***** Extract to read *****
The age of majority in England is 18, having been reduced from 21 by the Family Law Reform Act 1969. At that age persons are considered as adults and acquire the legal capacity to enter into legally binding contracts (thus to hold a credit card and take out a loan), to vote in elections, to buy tobacco and cigarettes and have a tattoo. Below that age persons are considered in law to be "infants" and colloquially to be "children" or youth.

There are some things a person cannot do at age 18. For example, one must be 21 to adopt a child (unless one is the mother or father of the child).

Capacities at earlier ages

10
At the age of 10, in England, Wales, and Northern Ireland a child is deemed criminally responsible and may be tried in a court of law. The age of criminal responsibility in Scotland is 8 although a child may not be prosecuted in a court until the age of 12.

11
At the age of 11 a child may open a bank current account, but only with permission from a parent. Children up to the age of 11 may be referred to a social worker and a children's hearing.

12
According to a guideline issued by the NSPCC, "children under 12 are rarely mature enough to be left alone for a long period of time".

13
At the age of 13 children may work part-time.

14
At the age of 14 children may enter a public house but may not buy or consume alcoholic drinks.
***** Records shown *****
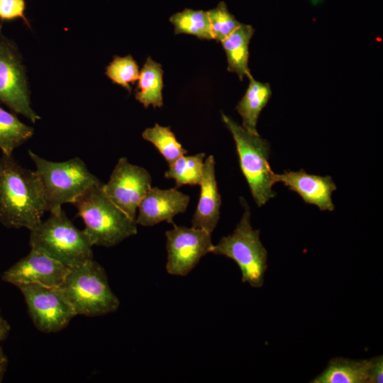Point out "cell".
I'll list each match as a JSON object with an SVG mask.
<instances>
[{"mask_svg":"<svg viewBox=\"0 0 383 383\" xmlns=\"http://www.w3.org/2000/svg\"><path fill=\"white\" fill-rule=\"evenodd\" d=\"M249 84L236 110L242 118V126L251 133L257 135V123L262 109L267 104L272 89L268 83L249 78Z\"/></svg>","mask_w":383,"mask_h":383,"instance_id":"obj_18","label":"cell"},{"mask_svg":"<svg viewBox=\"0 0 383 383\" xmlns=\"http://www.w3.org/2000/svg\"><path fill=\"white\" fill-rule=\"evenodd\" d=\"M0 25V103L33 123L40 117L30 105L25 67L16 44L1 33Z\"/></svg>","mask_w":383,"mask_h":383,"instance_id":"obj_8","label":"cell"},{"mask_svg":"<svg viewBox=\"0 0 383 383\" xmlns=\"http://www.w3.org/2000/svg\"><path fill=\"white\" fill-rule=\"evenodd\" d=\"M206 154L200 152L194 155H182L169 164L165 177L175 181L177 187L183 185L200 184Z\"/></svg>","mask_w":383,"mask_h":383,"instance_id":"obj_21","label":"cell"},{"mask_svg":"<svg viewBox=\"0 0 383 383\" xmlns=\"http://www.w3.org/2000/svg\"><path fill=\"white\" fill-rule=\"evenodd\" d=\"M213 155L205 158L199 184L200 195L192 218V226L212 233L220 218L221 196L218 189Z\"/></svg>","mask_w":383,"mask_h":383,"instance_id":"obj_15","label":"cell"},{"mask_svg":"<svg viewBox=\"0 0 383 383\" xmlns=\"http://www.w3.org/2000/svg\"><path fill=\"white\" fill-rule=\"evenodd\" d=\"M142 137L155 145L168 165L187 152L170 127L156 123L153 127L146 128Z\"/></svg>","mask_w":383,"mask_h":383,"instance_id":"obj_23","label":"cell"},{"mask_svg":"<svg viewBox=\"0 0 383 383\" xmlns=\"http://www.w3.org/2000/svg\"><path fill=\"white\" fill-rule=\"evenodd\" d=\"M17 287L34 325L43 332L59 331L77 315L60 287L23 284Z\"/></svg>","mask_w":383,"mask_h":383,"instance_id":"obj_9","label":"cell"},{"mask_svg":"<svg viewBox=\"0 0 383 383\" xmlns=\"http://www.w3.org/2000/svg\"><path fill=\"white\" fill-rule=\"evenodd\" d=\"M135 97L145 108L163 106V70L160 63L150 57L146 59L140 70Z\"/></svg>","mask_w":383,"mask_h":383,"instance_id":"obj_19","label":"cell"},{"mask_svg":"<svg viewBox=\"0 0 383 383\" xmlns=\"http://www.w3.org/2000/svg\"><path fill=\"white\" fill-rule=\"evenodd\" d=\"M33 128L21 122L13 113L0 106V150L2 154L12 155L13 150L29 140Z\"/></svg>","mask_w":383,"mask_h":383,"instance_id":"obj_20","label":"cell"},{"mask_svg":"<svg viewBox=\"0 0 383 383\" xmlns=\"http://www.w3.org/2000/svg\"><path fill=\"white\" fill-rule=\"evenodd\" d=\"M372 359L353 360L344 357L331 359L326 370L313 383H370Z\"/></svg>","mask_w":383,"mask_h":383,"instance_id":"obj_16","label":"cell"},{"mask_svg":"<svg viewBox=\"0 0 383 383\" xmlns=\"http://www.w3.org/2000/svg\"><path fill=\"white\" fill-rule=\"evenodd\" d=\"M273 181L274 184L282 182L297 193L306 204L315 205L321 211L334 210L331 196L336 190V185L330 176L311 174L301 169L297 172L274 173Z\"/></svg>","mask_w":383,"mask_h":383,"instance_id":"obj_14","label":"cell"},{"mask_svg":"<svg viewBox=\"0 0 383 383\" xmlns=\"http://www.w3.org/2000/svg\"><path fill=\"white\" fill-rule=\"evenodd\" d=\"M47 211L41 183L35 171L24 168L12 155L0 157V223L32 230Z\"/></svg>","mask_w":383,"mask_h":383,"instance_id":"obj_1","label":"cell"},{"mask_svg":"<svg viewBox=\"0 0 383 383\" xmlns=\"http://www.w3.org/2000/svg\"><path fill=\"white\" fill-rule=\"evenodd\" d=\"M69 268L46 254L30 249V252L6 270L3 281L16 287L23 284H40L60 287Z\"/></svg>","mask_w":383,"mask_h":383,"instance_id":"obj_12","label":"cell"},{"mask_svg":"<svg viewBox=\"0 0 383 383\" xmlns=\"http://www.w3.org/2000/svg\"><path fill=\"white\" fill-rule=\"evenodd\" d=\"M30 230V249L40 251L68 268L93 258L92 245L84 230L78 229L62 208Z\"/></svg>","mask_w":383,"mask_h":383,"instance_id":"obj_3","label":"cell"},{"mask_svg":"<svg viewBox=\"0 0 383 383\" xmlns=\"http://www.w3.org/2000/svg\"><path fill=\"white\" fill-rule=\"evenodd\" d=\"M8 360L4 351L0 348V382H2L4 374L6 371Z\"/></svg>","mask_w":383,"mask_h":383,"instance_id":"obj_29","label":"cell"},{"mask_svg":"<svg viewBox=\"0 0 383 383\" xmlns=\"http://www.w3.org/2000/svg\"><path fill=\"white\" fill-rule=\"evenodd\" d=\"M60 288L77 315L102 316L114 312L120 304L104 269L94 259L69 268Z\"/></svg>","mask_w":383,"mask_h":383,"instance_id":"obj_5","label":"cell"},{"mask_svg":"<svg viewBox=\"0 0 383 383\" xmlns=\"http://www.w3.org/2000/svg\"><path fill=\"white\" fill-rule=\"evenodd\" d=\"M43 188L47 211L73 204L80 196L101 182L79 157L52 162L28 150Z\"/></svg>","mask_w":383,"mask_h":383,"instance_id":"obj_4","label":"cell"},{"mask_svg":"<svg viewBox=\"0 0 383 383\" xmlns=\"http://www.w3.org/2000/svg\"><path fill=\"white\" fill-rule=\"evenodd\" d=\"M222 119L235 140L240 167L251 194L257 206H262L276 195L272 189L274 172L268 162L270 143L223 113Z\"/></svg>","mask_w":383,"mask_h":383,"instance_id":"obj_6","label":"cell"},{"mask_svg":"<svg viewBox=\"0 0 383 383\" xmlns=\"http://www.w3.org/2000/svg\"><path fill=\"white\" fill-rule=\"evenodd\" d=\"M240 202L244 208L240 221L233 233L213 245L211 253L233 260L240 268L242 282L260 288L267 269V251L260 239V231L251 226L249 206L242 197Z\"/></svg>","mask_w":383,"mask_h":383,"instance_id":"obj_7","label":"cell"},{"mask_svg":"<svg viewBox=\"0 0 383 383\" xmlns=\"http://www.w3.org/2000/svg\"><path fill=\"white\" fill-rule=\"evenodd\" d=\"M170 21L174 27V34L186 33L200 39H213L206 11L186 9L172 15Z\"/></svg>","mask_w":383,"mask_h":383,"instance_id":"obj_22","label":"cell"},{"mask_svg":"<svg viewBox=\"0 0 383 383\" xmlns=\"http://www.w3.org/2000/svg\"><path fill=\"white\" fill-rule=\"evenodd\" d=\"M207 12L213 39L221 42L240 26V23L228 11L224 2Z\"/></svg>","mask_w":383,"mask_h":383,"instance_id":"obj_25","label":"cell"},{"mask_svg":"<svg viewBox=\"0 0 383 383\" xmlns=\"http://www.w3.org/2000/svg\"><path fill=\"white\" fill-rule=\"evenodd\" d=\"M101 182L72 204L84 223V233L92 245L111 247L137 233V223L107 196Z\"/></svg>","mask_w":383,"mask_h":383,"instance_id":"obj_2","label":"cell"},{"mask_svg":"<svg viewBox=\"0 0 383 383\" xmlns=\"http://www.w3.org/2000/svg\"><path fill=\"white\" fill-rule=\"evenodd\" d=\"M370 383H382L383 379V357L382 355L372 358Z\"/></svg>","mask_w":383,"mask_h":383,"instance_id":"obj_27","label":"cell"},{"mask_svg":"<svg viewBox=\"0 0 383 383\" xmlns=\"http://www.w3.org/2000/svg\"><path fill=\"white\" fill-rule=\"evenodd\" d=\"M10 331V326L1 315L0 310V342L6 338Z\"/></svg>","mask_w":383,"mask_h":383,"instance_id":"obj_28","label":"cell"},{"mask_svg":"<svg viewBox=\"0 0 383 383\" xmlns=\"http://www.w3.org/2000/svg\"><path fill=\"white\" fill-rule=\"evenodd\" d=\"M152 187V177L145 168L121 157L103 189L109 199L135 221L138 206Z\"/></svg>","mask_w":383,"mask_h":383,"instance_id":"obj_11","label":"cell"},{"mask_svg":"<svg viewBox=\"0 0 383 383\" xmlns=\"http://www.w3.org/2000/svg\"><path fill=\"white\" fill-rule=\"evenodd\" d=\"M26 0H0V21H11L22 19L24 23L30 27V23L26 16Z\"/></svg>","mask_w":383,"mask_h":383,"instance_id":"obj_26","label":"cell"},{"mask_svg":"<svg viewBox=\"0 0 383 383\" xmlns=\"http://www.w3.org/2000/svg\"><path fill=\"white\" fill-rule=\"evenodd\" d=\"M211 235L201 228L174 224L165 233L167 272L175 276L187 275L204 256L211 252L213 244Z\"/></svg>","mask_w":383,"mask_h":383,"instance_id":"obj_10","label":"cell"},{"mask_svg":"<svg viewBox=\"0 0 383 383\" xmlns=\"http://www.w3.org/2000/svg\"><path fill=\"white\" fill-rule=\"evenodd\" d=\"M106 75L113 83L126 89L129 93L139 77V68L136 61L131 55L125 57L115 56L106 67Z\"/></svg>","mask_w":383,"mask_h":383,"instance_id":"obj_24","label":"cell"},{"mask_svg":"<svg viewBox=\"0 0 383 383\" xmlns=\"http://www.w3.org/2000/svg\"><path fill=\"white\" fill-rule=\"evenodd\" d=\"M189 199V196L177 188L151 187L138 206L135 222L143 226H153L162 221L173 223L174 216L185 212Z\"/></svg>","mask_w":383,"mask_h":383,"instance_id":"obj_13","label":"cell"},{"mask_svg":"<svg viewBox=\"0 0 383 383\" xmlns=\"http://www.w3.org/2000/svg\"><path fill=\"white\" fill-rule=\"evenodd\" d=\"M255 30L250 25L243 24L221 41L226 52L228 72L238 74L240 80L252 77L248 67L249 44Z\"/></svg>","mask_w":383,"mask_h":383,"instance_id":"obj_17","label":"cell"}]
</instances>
*****
***** Records shown *****
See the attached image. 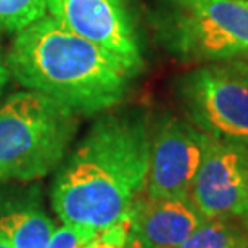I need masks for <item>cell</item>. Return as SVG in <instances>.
*****
Decide whether each statement below agrees with the text on legal ages in England. Answer yes or no for each, quoting the words of the text that decide it.
1. The age of majority in England was lowered from 21 to 18.
2. In Scotland, a child may be prosecuted in a court from the age of 8.
3. At 14, children may enter a public house and buy alcoholic drinks there.

Exercise output:
1. Yes: "The age of majority in England is 18, having been reduced from 21 by the Family Law Reform Act 1969."
2. No: "The age of criminal responsibility in Scotland is 8 although a child may not be prosecuted in a court until the age of 12."
3. No: "At the age of 14 children may enter a public house but may not buy or consume alcoholic drinks."